Variation Clusters (VCs)

• Discovery: Identified 273,112 Variation Clusters covering 744,458 TRs.
• Complexity:
  • 66% of VCs overlap two or more TRs.
  • 18% of VCs span >120 bp (a length where short-read genotyping becomes difficult).
  • Complex VCs: 24,867 VCs contain ≥5 constituent TRs. These have a median length of 208 bp, with 86% exceeding 120 bp.
• Accuracy Improvement: Genotyping entire VCs significantly improved sequence concordance compared to genotyping individual TRs:
  • Isolated TRs: 96.21% concordance.
  • TRs within VCs (individual): 79.43% concordance.
  • Full VCs: 90.58% concordance (rising to 95.98% if off-by-one errors are ignored).
• Feature Correlation: TRs within VCs are more likely to be in intronic/intergenic regions, have lower mappability, and be associated with complex repeat motifs (>10 bp).

Cost and Utility

• Cost Analysis: Genotyping the full 4.86M catalog costs several dollars per sample. However, filtering for specific subsets (e.g., disease-associated motifs or highly polymorphic loci) reduces costs to $0.02–$0.20 per sample, making large-scale population studies feasible.
• Tool Compatibility: The catalog successfully bridges the gap between short-read and long-read analyses, allowing researchers to select appropriate subsets based on their sequencing technology.

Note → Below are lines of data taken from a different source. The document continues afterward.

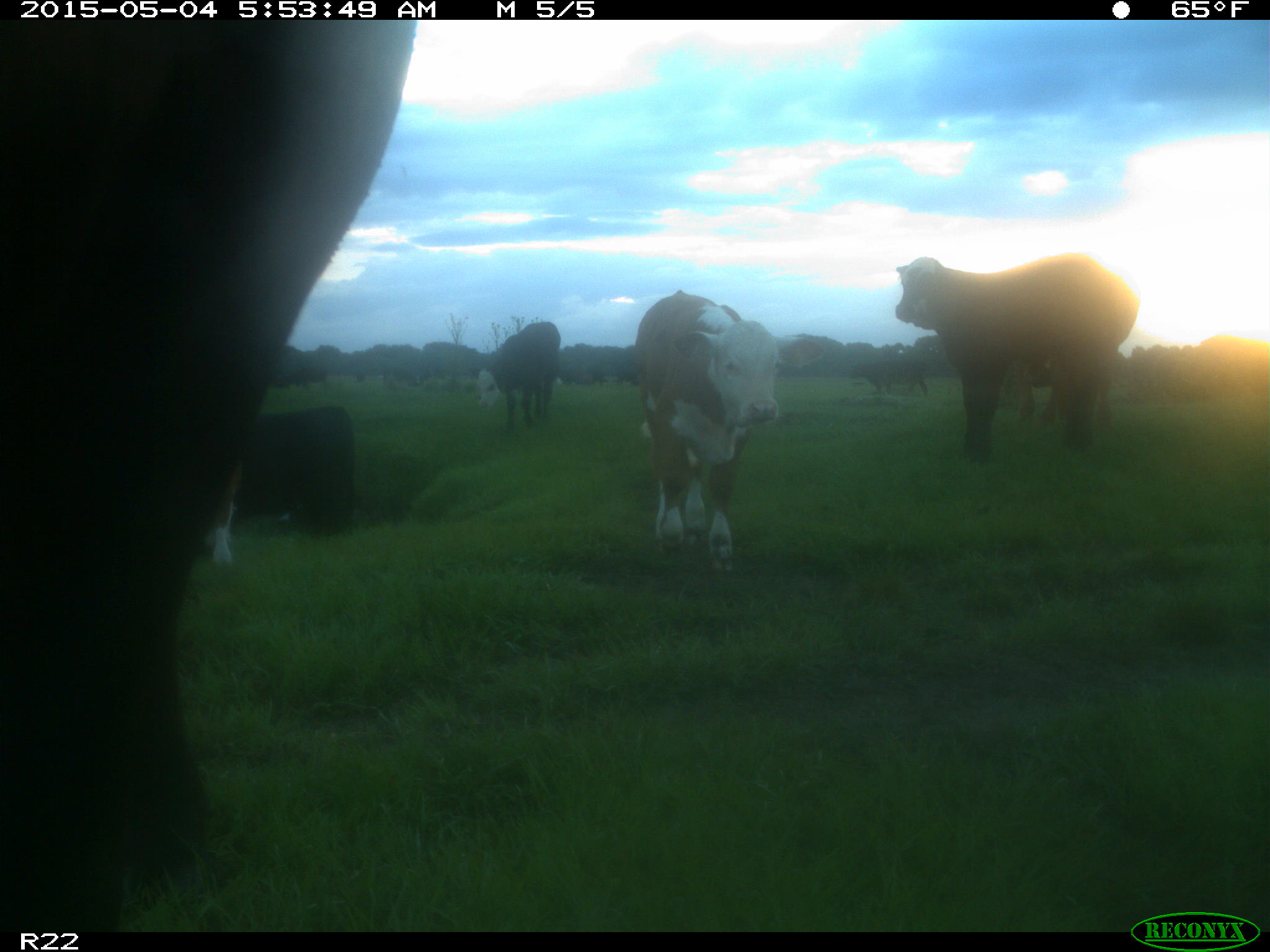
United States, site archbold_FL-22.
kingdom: Animalia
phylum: Chordata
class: Mammalia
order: Artiodactyla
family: Bovidae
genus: Bos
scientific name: Bos taurus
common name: domestic cow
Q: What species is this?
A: Bos taurus (domestic cow).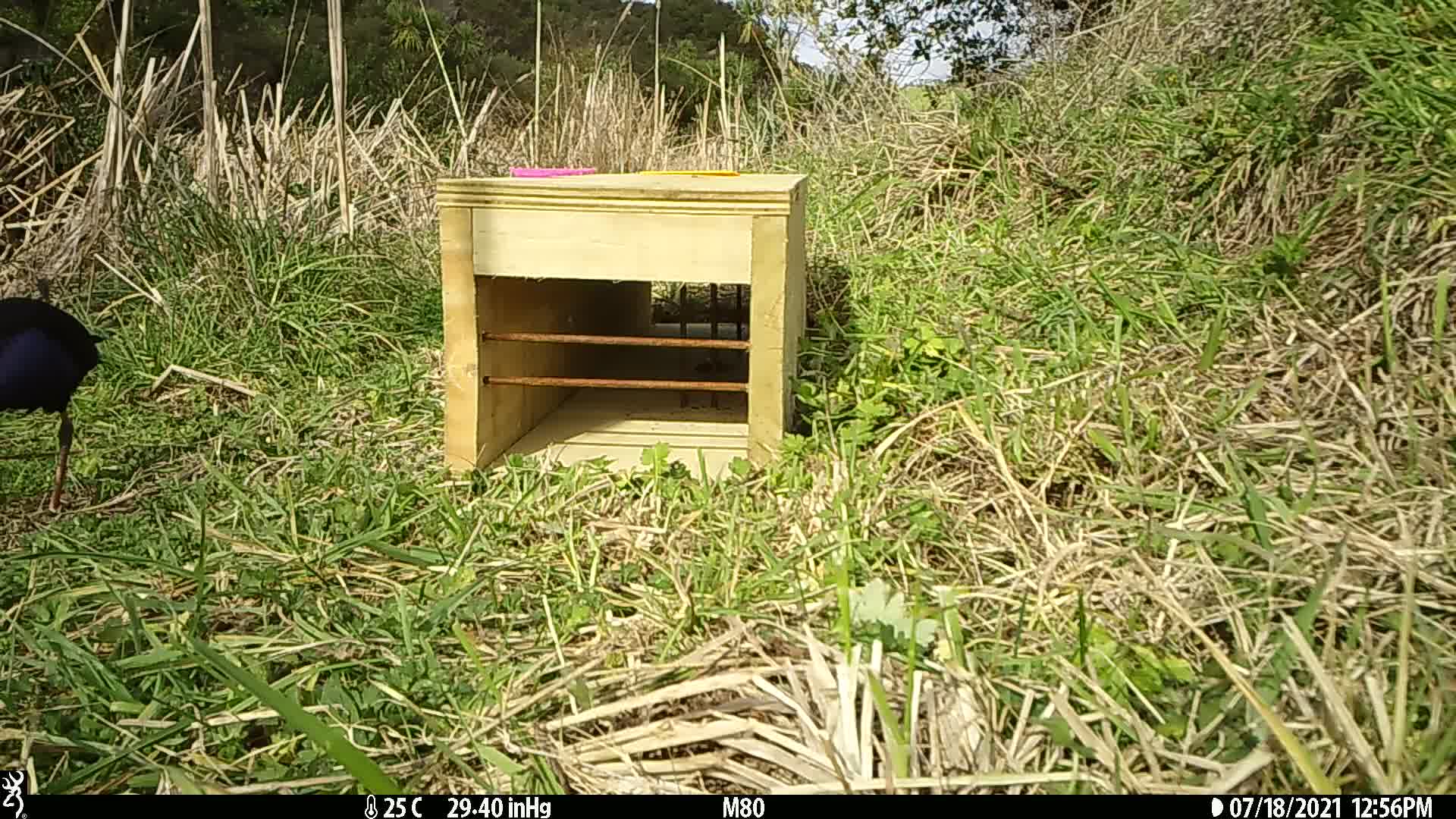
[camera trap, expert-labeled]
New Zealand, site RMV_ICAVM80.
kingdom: Animalia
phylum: Chordata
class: Aves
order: Gruiformes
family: Rallidae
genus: Porphyrio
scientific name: Porphyrio melanotus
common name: australasian swamphen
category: pukeko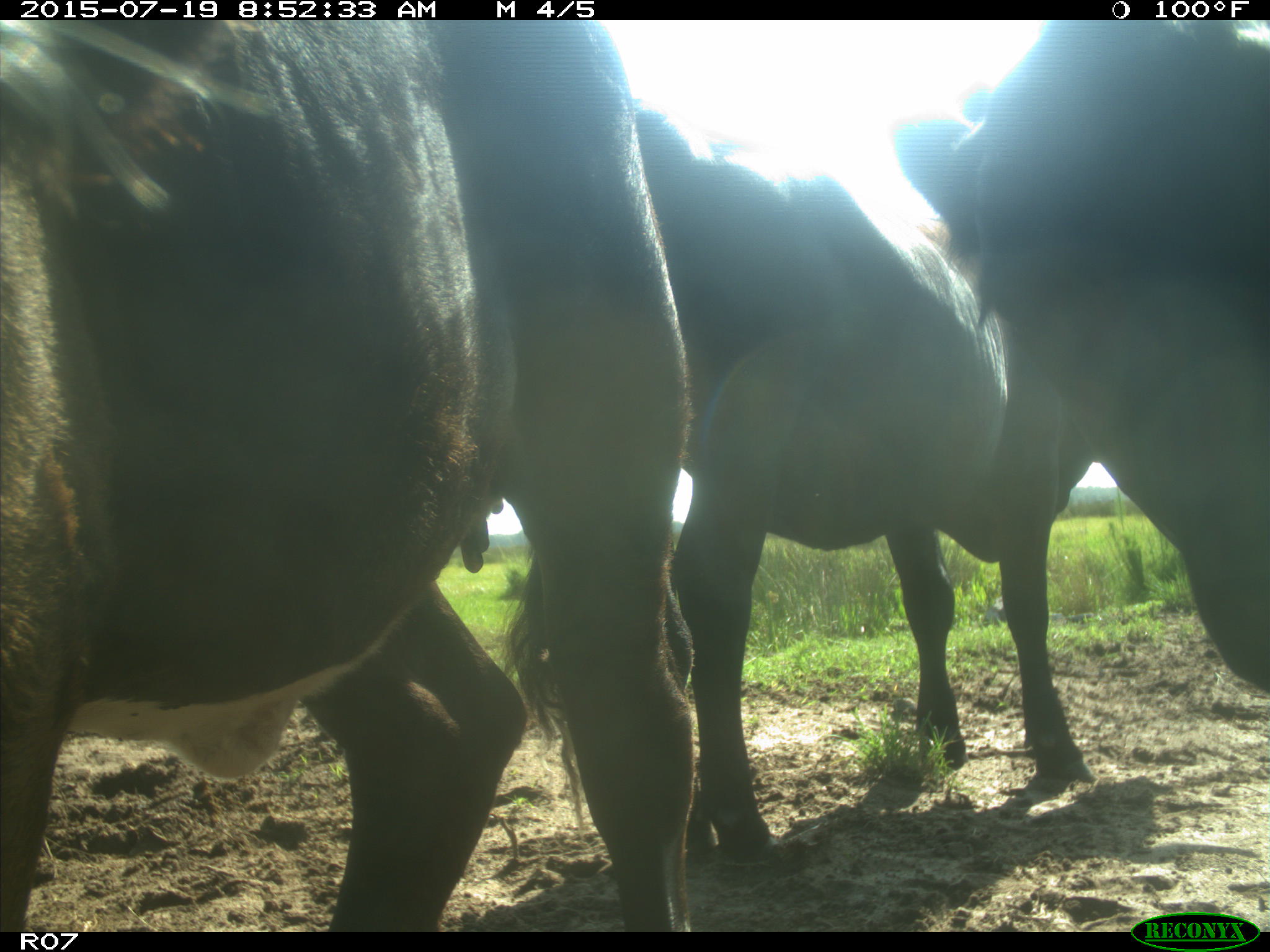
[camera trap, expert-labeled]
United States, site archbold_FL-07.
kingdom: Animalia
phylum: Chordata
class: Mammalia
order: Artiodactyla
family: Bovidae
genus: Bos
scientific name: Bos taurus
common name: domestic cow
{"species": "Bos taurus (domestic cow)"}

4. Significance and Impact

• Standardization: Provides the first consensus-based, comprehensive TR catalog designed for both short-read and long-read technologies, addressing the fragmentation of previous resources.
• Clinical Relevance: By standardizing locus boundaries (e.g., for PABPN1, C9orf72), the catalog reduces the risk of diagnostic errors in genetic testing.
• Methodological Advancement: The introduction of Variation Clusters shifts the paradigm from analyzing repeats in isolation to analyzing them within their polymorphic context. This is crucial for resolving complex regions where standard genotyping fails.
• Community Resource: The open-access TRExplorer portal allows researchers to filter, visualize, and download tailored subsets of the catalog, facilitating reproducible and comparable TR studies across the global research community.
• Future-Proofing: The catalog serves as a foundation for future population-scale TR studies, enabling the integration of methylation data, somatic mosaicism, and diverse population allele frequencies.

In conclusion, this work establishes a critical infrastructure for the next generation of tandem repeat genomics, moving the field from fragmented, tool-specific catalogs toward a unified, high-resolution resource capable of supporting both clinical diagnostics and large-scale population genetics.